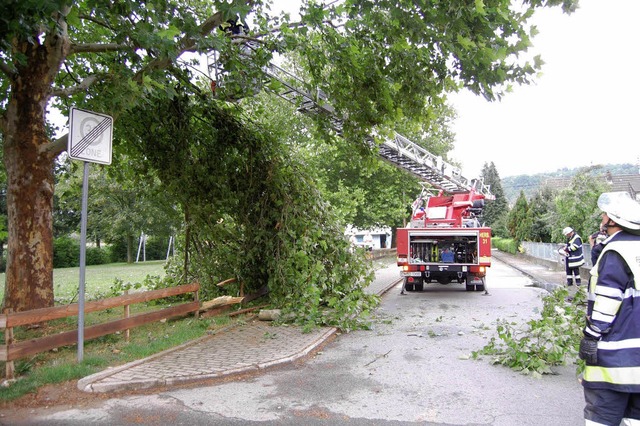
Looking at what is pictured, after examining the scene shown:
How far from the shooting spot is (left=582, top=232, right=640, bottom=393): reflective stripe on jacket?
2.92 meters

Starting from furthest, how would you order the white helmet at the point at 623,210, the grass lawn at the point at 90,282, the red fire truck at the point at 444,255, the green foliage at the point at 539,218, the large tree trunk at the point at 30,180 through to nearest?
1. the green foliage at the point at 539,218
2. the red fire truck at the point at 444,255
3. the grass lawn at the point at 90,282
4. the large tree trunk at the point at 30,180
5. the white helmet at the point at 623,210

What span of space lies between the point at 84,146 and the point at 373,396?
4143 millimetres

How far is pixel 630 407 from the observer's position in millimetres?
3078

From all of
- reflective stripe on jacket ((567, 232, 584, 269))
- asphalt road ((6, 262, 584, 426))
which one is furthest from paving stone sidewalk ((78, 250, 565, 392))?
reflective stripe on jacket ((567, 232, 584, 269))

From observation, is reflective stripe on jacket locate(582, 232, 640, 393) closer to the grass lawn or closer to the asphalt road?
the asphalt road

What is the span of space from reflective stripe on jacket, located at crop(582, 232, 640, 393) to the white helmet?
9 cm

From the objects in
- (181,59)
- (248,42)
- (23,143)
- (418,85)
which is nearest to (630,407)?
(418,85)

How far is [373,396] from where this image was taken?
480cm

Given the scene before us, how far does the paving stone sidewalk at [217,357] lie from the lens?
4.95m

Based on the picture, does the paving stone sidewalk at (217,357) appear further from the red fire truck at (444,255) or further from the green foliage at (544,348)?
the red fire truck at (444,255)

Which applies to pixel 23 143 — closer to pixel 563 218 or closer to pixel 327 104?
pixel 327 104

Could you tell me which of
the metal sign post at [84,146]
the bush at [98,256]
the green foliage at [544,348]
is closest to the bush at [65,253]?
the bush at [98,256]

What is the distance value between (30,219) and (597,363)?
6.66 meters

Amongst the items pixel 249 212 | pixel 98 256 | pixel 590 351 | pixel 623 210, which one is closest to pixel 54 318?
pixel 249 212
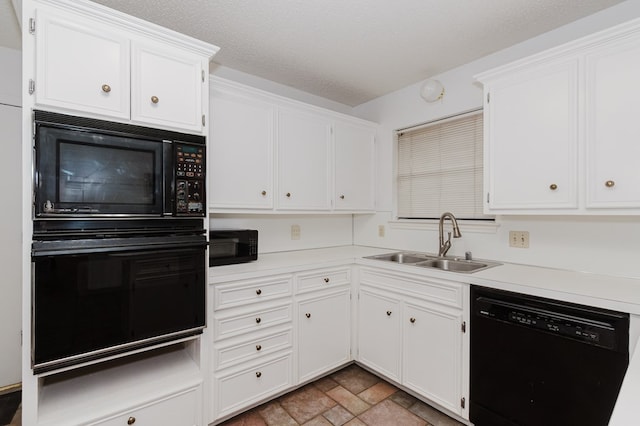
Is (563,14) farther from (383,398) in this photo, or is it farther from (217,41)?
(383,398)

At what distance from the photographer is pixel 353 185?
9.59 feet

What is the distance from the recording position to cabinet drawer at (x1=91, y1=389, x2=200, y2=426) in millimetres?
1495

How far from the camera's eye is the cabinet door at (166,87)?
155cm

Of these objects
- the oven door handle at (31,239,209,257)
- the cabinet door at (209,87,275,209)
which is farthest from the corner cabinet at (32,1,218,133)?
the oven door handle at (31,239,209,257)

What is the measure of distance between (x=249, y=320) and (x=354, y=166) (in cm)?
166

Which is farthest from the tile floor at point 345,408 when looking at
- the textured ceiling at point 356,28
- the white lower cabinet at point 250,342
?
the textured ceiling at point 356,28

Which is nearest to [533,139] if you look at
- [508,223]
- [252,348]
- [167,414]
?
[508,223]

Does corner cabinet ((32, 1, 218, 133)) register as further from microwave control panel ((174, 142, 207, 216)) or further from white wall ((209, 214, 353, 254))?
white wall ((209, 214, 353, 254))

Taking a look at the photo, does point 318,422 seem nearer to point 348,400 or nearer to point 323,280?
point 348,400

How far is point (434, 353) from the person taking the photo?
2008 millimetres

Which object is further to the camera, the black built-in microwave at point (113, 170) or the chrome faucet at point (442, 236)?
the chrome faucet at point (442, 236)

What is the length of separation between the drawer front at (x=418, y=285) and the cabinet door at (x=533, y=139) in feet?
1.95

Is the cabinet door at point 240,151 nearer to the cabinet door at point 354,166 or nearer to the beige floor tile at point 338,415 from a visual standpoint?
the cabinet door at point 354,166

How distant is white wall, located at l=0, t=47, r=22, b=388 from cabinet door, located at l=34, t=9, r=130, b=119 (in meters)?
1.35
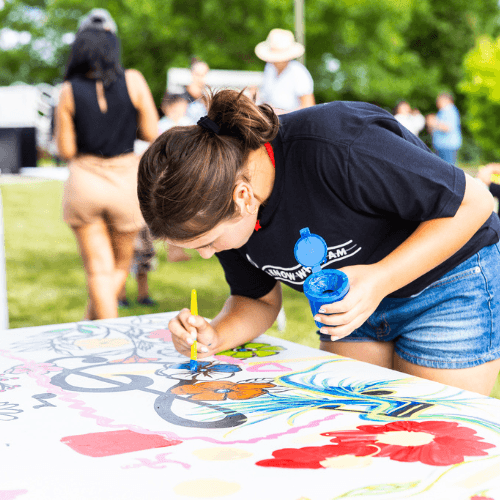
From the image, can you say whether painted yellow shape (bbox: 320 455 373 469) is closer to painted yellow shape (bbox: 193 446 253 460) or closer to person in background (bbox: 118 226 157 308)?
painted yellow shape (bbox: 193 446 253 460)

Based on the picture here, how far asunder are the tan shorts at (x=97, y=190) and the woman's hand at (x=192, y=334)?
49.3 inches

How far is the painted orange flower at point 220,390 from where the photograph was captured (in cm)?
107

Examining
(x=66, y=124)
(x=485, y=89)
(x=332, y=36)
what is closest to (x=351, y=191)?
(x=66, y=124)

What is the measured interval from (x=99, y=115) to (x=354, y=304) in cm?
173

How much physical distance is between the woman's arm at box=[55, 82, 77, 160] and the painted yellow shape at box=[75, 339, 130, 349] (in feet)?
3.92

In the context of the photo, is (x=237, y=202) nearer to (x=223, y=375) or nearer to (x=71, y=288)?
(x=223, y=375)

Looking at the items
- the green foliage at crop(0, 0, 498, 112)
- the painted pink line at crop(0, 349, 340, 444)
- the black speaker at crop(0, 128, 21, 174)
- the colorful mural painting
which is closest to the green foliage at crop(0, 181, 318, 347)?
the colorful mural painting

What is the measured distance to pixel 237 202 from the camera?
112 cm

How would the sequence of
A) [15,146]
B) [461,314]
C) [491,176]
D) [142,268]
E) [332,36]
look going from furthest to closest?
[332,36] < [15,146] < [142,268] < [491,176] < [461,314]

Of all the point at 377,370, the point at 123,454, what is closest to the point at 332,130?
the point at 377,370

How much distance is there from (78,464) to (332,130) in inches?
27.6

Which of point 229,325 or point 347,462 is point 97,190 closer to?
point 229,325

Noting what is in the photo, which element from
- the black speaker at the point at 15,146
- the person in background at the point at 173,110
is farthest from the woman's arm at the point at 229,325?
the black speaker at the point at 15,146

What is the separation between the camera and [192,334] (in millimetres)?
1269
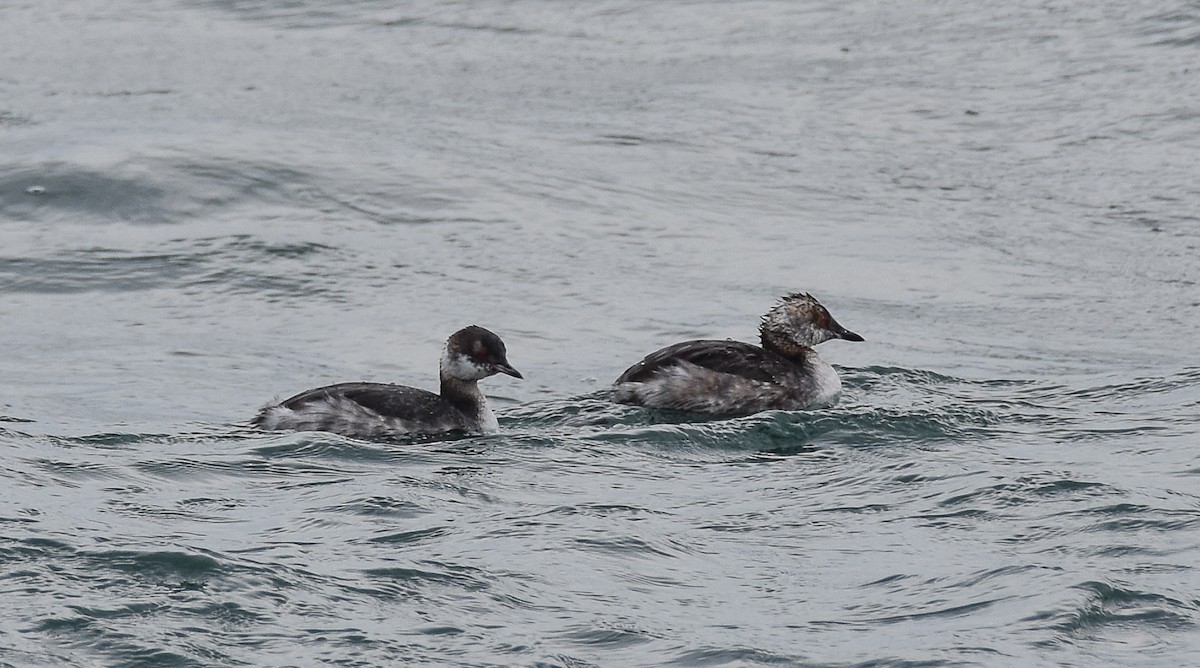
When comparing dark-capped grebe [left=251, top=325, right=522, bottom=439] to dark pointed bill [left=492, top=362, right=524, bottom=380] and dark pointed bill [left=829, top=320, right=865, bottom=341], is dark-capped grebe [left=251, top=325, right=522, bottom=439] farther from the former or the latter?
dark pointed bill [left=829, top=320, right=865, bottom=341]

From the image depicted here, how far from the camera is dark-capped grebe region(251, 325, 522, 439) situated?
10.6 m

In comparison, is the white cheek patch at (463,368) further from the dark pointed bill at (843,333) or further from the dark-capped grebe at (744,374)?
the dark pointed bill at (843,333)

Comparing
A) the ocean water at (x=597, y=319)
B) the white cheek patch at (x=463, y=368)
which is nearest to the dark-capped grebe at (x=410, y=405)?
the white cheek patch at (x=463, y=368)

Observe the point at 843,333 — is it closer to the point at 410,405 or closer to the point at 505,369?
the point at 505,369

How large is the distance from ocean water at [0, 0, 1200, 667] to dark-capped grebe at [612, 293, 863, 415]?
263 mm

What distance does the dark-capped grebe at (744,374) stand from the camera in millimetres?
11398

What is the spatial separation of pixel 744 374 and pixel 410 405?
2.09m

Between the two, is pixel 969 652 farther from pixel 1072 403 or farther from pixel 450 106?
pixel 450 106

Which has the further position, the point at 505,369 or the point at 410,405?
the point at 505,369

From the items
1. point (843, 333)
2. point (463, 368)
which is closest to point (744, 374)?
point (843, 333)

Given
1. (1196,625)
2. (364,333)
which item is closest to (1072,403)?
(1196,625)

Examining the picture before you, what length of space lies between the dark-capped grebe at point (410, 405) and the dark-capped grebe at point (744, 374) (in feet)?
2.79

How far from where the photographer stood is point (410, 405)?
10.8m

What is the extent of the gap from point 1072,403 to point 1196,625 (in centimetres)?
392
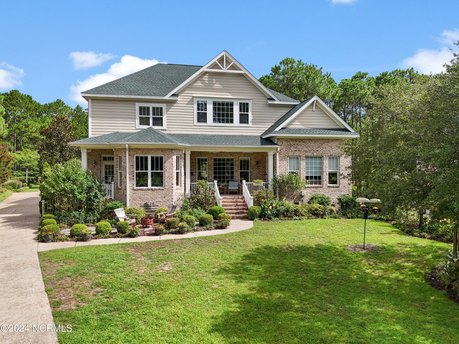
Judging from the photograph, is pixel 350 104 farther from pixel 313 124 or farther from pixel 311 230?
pixel 311 230

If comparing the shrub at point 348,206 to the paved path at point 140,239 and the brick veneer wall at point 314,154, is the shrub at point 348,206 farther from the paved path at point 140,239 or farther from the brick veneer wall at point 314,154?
the paved path at point 140,239

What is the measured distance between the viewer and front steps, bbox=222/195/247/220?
17.7 meters

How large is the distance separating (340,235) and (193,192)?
29.6 feet

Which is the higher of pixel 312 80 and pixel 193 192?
pixel 312 80

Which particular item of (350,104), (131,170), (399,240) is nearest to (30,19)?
(131,170)

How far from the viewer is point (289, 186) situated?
19.0m

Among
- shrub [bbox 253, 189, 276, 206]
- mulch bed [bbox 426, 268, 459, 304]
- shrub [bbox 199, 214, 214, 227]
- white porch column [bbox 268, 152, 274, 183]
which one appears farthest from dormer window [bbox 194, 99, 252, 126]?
mulch bed [bbox 426, 268, 459, 304]

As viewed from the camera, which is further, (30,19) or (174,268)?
(30,19)

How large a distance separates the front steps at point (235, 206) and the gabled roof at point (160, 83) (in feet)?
24.8

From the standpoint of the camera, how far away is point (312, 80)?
41.8m

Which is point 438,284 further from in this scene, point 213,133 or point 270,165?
point 213,133

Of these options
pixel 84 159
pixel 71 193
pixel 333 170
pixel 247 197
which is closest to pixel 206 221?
pixel 247 197

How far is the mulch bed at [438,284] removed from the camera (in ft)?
25.3

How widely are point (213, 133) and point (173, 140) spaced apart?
4078 millimetres
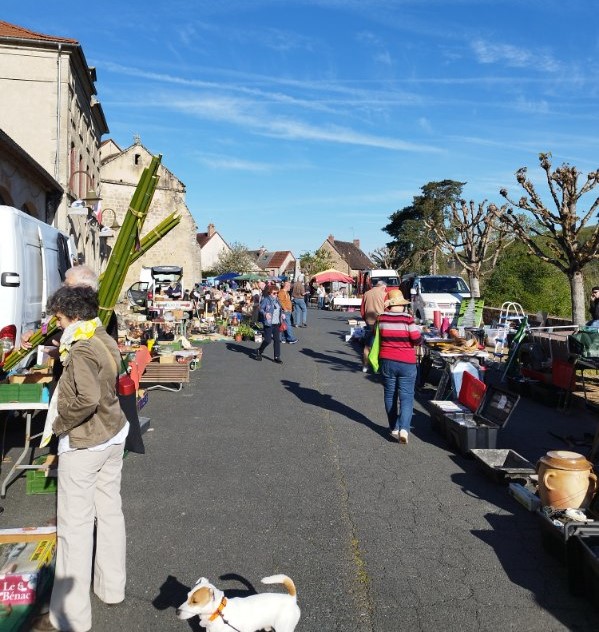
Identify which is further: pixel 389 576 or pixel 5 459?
pixel 5 459

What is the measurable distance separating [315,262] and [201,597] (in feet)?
258

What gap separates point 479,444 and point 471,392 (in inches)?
42.5

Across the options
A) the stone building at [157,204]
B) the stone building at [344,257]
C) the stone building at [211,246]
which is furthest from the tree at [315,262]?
the stone building at [157,204]

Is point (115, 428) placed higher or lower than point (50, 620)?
higher

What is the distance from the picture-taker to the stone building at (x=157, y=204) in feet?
127

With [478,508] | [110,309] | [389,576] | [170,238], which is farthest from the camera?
[170,238]

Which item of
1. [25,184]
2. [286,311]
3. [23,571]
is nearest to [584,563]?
[23,571]

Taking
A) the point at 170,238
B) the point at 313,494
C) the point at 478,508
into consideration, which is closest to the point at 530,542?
the point at 478,508

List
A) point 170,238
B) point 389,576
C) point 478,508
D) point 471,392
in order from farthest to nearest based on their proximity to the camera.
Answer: point 170,238 < point 471,392 < point 478,508 < point 389,576

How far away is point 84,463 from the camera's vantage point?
3408mm

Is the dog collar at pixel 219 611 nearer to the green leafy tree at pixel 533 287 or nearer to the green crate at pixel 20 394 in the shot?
the green crate at pixel 20 394

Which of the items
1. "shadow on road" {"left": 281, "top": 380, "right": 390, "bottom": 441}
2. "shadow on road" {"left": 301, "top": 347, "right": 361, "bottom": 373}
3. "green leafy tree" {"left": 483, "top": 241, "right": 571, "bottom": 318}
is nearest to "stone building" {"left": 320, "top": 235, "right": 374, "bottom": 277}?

******************************

GIVEN EXERCISE
Can you copy the lines exactly, from the line holding "Of these options" through the end of the lines above, inclusive, and leave out the pictures?

RESULT BELOW
Of these options
pixel 84 159
pixel 71 193
pixel 333 170
pixel 247 197
which is closest to pixel 206 221?
pixel 247 197

How far is the mulch bed at [438,284] removed from the camera (in ft)?
25.3

How widely are point (213, 133) and point (173, 140) spaced apart?
4078 millimetres
Identify which is further: pixel 389 576 or pixel 5 459?
pixel 5 459

What is the measurable distance separating [315,262] and [201,597] (in feet)?
258

What gap separates point 479,444 and point 471,392 (in inches)?
42.5

Across the options
A) the stone building at [157,204]
B) the stone building at [344,257]
C) the stone building at [211,246]
which is furthest from the tree at [315,262]?
the stone building at [157,204]

Is point (115, 428) placed higher or lower than point (50, 620)?
higher

What is the distance from the picture-taker to the stone building at (x=157, y=204) in feet?
127

With [478,508] | [110,309] | [389,576] | [170,238], which is farthest from the camera?
[170,238]

Which item of
1. [25,184]
2. [286,311]
3. [23,571]
is nearest to [584,563]?
[23,571]

Taking
A) the point at 170,238
B) the point at 313,494
C) the point at 478,508
into consideration, which is closest to the point at 530,542?
the point at 478,508

List
A) point 170,238
B) point 389,576
C) point 478,508
D) point 471,392
in order from farthest to nearest based on their proximity to the camera.
Answer: point 170,238 < point 471,392 < point 478,508 < point 389,576

How far away is point 84,463 from the camera's vantage point?
3408mm

Is the dog collar at pixel 219 611 nearer to the green leafy tree at pixel 533 287 or nearer to the green crate at pixel 20 394 in the shot?
the green crate at pixel 20 394

Which of the items
1. "shadow on road" {"left": 281, "top": 380, "right": 390, "bottom": 441}
2. "shadow on road" {"left": 301, "top": 347, "right": 361, "bottom": 373}
3. "green leafy tree" {"left": 483, "top": 241, "right": 571, "bottom": 318}
is nearest to "stone building" {"left": 320, "top": 235, "right": 374, "bottom": 277}?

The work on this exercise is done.